Employees who handle cigarettes will not have the same mindset as employees who put soccer balls on shelves, because cigarettes are harmful whereas soccer balls are beneficial products. As a result, our employees have more sustainable energy, to manufacture, to transport, to present on the shelves, and to dispatch to the warehouse, because they are working with soccer balls and not cigarettes. This is what I try to testify about in the workshops about “Happier people.”

Q: What do you think is most important in today’s world?

ML: I don’t want to talk about the world today, as my responsibility is these companies and those who work in the companies. I have ideas about the world today, but I don’t have the expertise to talk about it.

I hope that, by my action, DECATHLON has a beneficial influence on those who work there and on the environment, its customers, and shareholders.

If the collaborators, the customers, the users of the products, the environment, the citizens who are around the sites of establishment are winners, the company will have excellent results and the shareholders in turn will be winners. My belief is that shareholders should come last, not first, otherwise it’s called a financialized company and, in the long run, it doesn’t interest employees to work there.

Q: What have been your inner resources? How have you kept your balance?

ML: The etymology of motivation comes from same root as motor, or action. I’m someone in action – not for myself, but for others. I like to help others. For example, I am a heterodidact – I learn from others rather than being self-taught.

Q: What vision do you have for the future of companies facing the challenges of global warming?

ML: At DECATHLON, sustainability and global warming have a huge influence on the employees I meet. For example, spraying of cotton causes pollution, uses a lot of water etc. There is a collective consciousness that is being created. Global warming will also have positive consequences, depending on the country.

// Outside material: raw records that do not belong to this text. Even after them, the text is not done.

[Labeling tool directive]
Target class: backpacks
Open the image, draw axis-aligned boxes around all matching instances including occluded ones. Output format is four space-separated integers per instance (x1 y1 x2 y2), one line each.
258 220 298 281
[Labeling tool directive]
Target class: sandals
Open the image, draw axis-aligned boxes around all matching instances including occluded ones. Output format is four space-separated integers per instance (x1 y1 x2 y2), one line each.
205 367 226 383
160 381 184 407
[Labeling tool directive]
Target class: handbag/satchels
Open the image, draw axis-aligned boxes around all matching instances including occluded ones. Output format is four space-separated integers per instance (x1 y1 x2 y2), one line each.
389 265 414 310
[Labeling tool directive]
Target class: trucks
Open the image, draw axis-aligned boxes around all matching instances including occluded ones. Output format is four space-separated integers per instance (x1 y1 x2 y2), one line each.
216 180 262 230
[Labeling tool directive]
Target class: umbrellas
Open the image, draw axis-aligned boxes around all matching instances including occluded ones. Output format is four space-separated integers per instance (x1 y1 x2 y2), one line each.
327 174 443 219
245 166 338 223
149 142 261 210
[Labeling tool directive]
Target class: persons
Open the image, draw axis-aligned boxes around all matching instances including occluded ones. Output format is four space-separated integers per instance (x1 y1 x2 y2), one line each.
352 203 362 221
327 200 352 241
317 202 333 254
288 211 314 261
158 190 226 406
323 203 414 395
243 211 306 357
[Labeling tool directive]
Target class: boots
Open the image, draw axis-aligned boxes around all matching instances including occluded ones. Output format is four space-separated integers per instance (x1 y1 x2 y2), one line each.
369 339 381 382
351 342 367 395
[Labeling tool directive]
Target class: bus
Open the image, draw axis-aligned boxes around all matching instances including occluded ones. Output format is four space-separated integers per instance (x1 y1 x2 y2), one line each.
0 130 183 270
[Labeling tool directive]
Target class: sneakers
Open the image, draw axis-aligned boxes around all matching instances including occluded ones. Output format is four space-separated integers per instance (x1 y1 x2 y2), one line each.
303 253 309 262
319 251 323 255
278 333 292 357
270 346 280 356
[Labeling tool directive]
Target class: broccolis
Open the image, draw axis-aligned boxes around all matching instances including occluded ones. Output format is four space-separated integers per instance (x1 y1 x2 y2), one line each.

We look at what is happening, and the opportunities for rebound. We look to difficulty as a source of progress. We are working on it intensively.

Q: What place does family have in your life?

ML: 100%, everything. These various aspects of a person’s life are not added, they have a multiplying effect. A person who is happy in their personal life will also be happy in their professional life and vice versa. There’s no opposition. You shouldn’t sacrifice one for the other.

Q: You are 80 years old and you have started a new business, a training center. Can you tell us your motivation?

ML: It is a training center so that more people can be happier.

It’s a direction, not a target, not a goal. Happiness is not quantifiable. How to find the meaning of life in our professional activities? Shared happiness is amplified. Pleasure is different from happiness. Pleasure is more fleeting, more superficial. Happiness lasts. I invented a definition that suits me: “I live better, I act in line with the meaning of my life, so I feel happy.”

Q: What would you say to young people today?

ML: To try to make your environment and their friends happier. May all the people around you be happy.

Q: What words of wisdom would you like to share?

ML: I’m not a sage, that’s not my thing. I can just say that money should not be the goal of any business. What seems important to me is love – love for the other. It’s always been the way of the world. What’s important does not change. It is acting for the good of the other, not just wishing for it.

Q: Thank you for your openness and for this moment of sharing.

Illustrations by ANANYA PATEL

Interviewed by CHRISTINE MOLLE

Michel Leclercq

About Michel Leclercq

Michel is a French businessman, who is the founder and 40% owner of the DECATHLON Group, the world’s largest sporting goods retailer. He is married with four children, and lives in Lille, France. His wife, Marie-Claude Leclercq, is a psychotherapist, and represents the family on the council of the DECATHLON Foundation, which was founded in 2005.